The above video, in which Australian(*) comedian John Clarke gives a witheringly succinct summary of the present European fiscal crisis, has been making the rounds of certain parts of the internet in recent days. It is great to see Clarke’s work getting attention in the world outside Australia, because he has been putting stuff as good as this out on a weekly basis for decades now.
In fact it would be nice if Australian political satire became better appreciated in the world outside Australia more generally, because the totally tactless take no prisoners approach that much of it has can at times be refreshing in the world of bullshit in which we live. (Seriously, can you imagine anyone of any other nationality pulling off this?)
While John Clarke’s mock interviews are often hysterically funny, perhaps his greatest piece of work is the television series The Games, that ran on Australian television in 1998 and 2000. This series was a mock documentary that supposedly chronicled officials organising the Sydney 2000 Olympic games. It showed idiotic bureaucrats getting into all kinds of dubious scandals of incompetence, massive waste, and corruption. The first series of this program ran several years before the Sydney games, and was met by a certain amount of bafflement by audiences as the fact that the Olympics were indeed being run by incompetent idiots was not at that point widely appreciated. By the year 2000, actual scandals had occurred to such an extent that the program looked like a rather mild reflection of reality. The second series ran immediately before the Olympics in 2000, and people watched it, nodded, and rather wished that reality was not like that.
Two years out from the London Olympics of 2012, we have seen nothing anywhere near this harsh in the British media. Perhaps this is because British television lacks the viciousness of certain parts of Australian television. (Print media are completely the other way round. Australian newspapers entirely lack the viciousness of the London tabloids). If the BBC or any of the other television networks over here had any style, they would simply take the Australian program from 1998 and run it. In prime time.
(*) Clarke is actually a New Zealander, in about the same sense that William Shatner is a Canadian.
Love the chasers’ war on everthing. 😀
To be clear, the borrowers are governments, the lenders are institutional investors, AKA pension funds, AKA, your grandmother.
It’s not Italy owes Spain, Spain owes Italy, it’s Italian Government owes Spanish investors, Spanish Government owes Italian investors.
If you forget that none of it makes sense.
It makes sense?
Don’t forget the classic “The Front Fell Off”!!

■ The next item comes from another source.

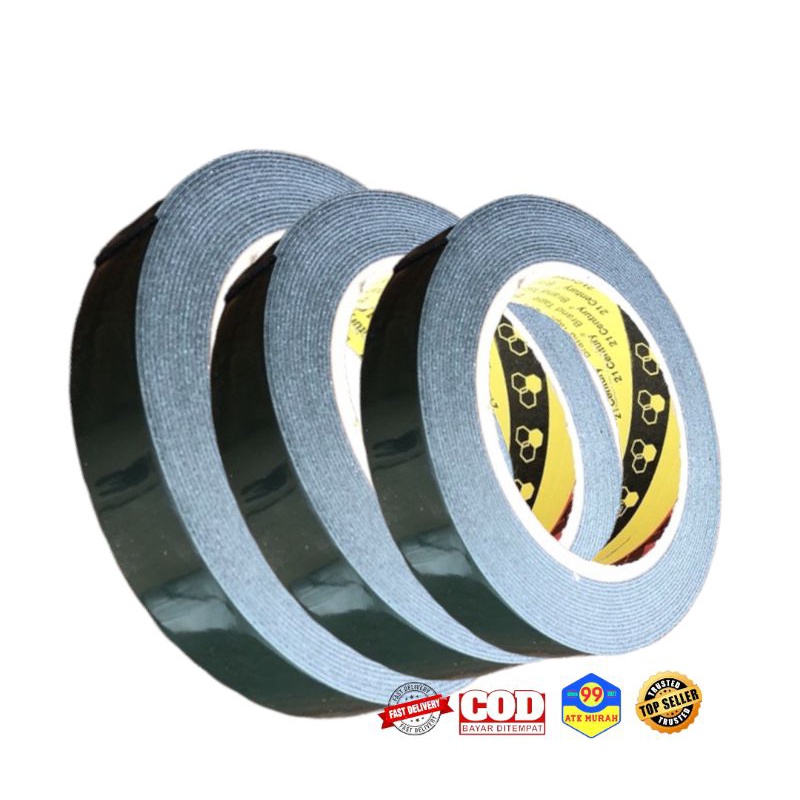 FOAM TAPE/double foam/lakban busa/isolasi bolak balik/isolasi karet/perekat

Classic Clarke in NZ in the 70’s: http://www.youtube.com/watch?v=efrZdbDh5tk
“Two years out from the London Olympics of 2012, we have seen nothing anywhere near this harsh in the British media.”
This may well be down to the fact that Chris Morris has been otherwise occupied, making “Four Lions”.
I wouldn’t be surprised if he’s now working on something Olympics-related. If so, I’ll bet he’ll have tried to get Plympic funding for it, too :-).
The British have contributed to modern political satire with the excellent show “The Thick of It” and even better spinoff film “In the Loop”, which I discovered recently. Very much recommended to Samizdata readers.
The Games was a great show. The old current affairs satire series “Frontline” is brilliant if you can get hold of it.
New Zealanders are effectively Australian citizens who don’t pay taxes to Canberra. About like what Heinlein said about Canadians effectively being US citizens who don’t pay taxes to Washington. Until they live in those other countries of course.
Personally I can’t stand Clarke, he’s a smug ass. And his mock interviews with Dawe are just so blatantly ripped off from Bird and Fortune.
The Chaser lot are just tossers, Sydney private school leftist wankers. Remember their newspaper they used to hawk around Sydney? It was about as funny as mildew.
Hey @Donk, Bird and Fortune copied Clarke and Dawe. Not the other way around. Look it up.